**Exercise aim**: Copy the lines from the start through the line with "44.4 metres", requests included. Multiply every distance and coordinate in the answers by 1.3 and round each to as many decimal places as it had, with halves rounding up. Leave the numbers in the requests unchanged.

[start of Supplied records]

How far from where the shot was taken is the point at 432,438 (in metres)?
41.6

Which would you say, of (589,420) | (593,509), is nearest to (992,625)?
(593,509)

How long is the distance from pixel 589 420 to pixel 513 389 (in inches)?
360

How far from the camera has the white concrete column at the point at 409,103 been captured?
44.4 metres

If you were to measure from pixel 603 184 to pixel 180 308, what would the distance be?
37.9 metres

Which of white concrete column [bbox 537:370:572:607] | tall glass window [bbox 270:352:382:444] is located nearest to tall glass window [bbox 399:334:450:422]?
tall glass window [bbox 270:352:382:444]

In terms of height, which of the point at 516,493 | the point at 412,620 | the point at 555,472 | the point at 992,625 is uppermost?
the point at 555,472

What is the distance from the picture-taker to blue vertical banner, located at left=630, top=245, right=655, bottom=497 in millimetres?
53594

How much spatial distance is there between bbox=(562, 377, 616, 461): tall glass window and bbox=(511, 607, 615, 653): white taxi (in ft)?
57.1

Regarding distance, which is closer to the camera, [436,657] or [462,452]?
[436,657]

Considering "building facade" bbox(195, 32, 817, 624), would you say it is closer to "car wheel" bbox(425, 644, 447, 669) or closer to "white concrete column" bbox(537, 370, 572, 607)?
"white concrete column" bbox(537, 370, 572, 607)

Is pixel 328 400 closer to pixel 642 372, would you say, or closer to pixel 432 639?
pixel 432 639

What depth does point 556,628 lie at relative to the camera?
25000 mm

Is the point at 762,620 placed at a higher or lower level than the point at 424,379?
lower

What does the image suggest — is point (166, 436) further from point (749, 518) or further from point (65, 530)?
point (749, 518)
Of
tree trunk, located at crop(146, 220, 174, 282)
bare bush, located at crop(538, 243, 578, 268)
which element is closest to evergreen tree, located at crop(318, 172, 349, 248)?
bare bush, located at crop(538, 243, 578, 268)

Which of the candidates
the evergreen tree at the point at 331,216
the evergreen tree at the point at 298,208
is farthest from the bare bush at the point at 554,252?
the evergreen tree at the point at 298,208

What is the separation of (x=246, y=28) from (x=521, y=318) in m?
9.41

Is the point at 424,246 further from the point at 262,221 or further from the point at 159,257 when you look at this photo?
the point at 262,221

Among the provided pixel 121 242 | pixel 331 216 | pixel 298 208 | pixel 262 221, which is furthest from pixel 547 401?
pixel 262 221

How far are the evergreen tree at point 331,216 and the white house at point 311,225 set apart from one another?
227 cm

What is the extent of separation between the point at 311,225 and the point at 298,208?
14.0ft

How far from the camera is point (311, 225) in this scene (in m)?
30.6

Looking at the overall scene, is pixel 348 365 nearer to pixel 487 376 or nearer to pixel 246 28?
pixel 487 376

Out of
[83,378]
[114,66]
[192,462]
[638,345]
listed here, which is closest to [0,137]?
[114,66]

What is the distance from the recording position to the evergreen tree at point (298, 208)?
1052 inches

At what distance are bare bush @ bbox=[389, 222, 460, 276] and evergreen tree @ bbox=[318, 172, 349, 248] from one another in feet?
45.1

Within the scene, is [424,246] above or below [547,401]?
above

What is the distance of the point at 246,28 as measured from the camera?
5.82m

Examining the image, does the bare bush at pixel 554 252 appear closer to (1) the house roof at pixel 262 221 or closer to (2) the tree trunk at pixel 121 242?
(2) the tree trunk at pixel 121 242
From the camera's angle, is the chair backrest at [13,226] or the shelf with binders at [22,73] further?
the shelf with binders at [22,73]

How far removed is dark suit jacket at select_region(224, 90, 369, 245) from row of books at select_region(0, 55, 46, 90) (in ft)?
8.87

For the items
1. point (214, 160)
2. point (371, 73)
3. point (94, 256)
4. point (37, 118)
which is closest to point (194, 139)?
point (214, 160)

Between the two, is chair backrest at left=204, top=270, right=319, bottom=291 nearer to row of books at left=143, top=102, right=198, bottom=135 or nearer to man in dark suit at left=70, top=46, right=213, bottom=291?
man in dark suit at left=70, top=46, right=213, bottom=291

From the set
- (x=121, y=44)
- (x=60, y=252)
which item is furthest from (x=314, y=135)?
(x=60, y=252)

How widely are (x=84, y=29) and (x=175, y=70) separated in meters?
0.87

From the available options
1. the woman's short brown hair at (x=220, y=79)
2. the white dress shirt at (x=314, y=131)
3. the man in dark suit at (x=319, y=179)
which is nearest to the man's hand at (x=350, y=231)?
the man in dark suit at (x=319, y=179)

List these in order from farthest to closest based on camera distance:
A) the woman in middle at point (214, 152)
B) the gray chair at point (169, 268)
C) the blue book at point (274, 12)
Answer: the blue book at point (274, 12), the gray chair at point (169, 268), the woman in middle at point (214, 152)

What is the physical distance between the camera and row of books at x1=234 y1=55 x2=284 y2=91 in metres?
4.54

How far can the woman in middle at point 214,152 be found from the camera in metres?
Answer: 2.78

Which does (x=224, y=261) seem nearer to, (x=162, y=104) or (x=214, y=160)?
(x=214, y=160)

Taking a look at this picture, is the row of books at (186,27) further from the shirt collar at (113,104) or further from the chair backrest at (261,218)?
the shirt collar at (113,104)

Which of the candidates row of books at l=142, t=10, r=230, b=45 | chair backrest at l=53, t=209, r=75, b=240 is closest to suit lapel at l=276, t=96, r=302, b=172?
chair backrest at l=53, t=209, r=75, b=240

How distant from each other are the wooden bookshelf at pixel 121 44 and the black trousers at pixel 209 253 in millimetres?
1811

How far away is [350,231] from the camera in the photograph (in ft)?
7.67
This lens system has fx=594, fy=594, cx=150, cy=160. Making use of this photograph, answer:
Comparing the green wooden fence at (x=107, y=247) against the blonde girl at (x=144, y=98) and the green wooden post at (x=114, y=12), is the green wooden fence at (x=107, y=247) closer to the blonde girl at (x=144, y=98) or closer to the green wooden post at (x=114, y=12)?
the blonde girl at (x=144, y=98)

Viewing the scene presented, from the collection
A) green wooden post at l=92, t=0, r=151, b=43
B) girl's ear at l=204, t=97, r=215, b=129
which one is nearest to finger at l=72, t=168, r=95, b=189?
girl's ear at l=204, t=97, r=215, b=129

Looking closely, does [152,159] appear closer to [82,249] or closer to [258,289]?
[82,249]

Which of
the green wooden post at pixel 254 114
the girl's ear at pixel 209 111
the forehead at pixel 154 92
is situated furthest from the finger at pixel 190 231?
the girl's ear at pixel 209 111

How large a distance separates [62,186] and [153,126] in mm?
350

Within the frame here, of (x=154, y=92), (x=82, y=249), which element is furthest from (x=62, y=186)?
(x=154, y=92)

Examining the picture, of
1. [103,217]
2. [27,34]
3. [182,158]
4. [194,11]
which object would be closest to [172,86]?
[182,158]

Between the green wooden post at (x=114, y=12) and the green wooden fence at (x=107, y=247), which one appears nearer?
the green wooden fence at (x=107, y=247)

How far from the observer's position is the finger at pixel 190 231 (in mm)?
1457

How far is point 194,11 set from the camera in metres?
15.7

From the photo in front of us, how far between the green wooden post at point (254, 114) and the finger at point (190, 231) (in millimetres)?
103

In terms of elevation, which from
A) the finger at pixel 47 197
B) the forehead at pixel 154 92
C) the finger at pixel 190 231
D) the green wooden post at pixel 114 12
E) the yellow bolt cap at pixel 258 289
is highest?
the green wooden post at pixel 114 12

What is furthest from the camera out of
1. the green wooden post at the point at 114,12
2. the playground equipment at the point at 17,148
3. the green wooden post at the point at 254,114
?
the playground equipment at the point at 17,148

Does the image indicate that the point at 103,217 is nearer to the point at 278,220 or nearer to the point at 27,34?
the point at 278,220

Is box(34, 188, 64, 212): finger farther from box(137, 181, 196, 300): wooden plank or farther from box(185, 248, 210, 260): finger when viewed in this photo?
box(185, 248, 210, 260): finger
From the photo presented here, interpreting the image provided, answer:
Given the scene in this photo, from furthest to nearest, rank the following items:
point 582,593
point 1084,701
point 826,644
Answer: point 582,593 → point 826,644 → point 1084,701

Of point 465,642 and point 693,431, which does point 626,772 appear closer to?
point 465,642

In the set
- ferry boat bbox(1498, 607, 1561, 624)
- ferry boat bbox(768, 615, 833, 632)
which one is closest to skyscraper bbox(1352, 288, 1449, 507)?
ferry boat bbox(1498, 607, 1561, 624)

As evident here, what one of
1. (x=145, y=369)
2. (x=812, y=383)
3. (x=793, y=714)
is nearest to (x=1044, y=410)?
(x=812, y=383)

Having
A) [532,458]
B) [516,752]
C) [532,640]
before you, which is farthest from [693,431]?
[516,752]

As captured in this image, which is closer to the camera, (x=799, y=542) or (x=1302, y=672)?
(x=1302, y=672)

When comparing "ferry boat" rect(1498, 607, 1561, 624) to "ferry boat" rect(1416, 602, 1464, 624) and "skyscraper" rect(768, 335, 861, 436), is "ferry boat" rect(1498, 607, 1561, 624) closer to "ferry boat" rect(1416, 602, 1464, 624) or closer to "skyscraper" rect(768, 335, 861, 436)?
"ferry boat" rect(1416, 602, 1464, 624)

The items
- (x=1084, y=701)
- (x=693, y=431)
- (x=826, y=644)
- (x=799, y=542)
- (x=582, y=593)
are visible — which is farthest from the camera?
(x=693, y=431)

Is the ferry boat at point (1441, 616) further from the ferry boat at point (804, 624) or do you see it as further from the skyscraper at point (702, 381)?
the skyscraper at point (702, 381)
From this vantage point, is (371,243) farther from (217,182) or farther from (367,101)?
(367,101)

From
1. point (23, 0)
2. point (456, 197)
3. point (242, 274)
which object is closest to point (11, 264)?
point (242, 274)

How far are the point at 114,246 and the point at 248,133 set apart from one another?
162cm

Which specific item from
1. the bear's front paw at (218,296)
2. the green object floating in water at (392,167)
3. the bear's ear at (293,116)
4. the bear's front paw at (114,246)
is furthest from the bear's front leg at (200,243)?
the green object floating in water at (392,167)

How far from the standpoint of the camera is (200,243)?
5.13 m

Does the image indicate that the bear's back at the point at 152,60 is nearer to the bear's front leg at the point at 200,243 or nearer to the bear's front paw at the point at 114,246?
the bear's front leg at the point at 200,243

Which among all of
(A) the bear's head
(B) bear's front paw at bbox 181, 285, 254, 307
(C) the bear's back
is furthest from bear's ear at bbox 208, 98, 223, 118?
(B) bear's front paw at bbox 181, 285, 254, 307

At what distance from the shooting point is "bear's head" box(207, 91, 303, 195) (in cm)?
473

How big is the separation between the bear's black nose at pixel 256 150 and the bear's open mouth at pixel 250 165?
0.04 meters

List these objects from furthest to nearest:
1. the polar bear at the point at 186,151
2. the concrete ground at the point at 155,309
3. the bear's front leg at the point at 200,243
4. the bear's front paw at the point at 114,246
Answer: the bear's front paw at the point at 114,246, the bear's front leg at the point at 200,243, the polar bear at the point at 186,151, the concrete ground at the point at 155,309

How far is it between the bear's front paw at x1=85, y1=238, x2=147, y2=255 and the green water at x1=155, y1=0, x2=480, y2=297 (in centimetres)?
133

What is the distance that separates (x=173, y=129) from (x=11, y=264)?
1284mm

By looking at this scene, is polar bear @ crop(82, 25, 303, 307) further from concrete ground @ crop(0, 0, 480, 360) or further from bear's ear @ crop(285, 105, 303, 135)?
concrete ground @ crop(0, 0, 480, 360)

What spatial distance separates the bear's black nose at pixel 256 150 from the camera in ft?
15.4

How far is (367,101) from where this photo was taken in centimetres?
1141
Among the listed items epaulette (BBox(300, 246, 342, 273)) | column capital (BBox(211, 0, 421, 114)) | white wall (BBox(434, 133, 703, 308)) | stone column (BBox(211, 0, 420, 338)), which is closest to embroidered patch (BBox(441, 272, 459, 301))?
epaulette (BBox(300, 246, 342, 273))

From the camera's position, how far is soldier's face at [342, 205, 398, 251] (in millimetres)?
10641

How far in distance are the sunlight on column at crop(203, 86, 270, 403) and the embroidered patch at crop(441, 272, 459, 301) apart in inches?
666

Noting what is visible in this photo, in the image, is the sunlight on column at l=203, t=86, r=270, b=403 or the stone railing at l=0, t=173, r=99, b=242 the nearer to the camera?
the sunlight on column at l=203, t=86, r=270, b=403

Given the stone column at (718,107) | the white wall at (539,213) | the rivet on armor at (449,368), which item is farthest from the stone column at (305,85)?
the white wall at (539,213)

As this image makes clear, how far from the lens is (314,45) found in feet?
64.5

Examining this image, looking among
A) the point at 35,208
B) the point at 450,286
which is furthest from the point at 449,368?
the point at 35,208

[end of Supplied records]

**Output for this exercise**:
How far from where the shot was taken is the point at 432,438 (in metres)?
54.1

Which would you say, of (589,420) | (593,509), is nearest to (992,625)?
(771,662)

How long is the distance from pixel 589 420 to pixel 513 389 (in inches)?
468

How far from the camera has the white concrete column at the point at 409,103 been captured?
57.7 metres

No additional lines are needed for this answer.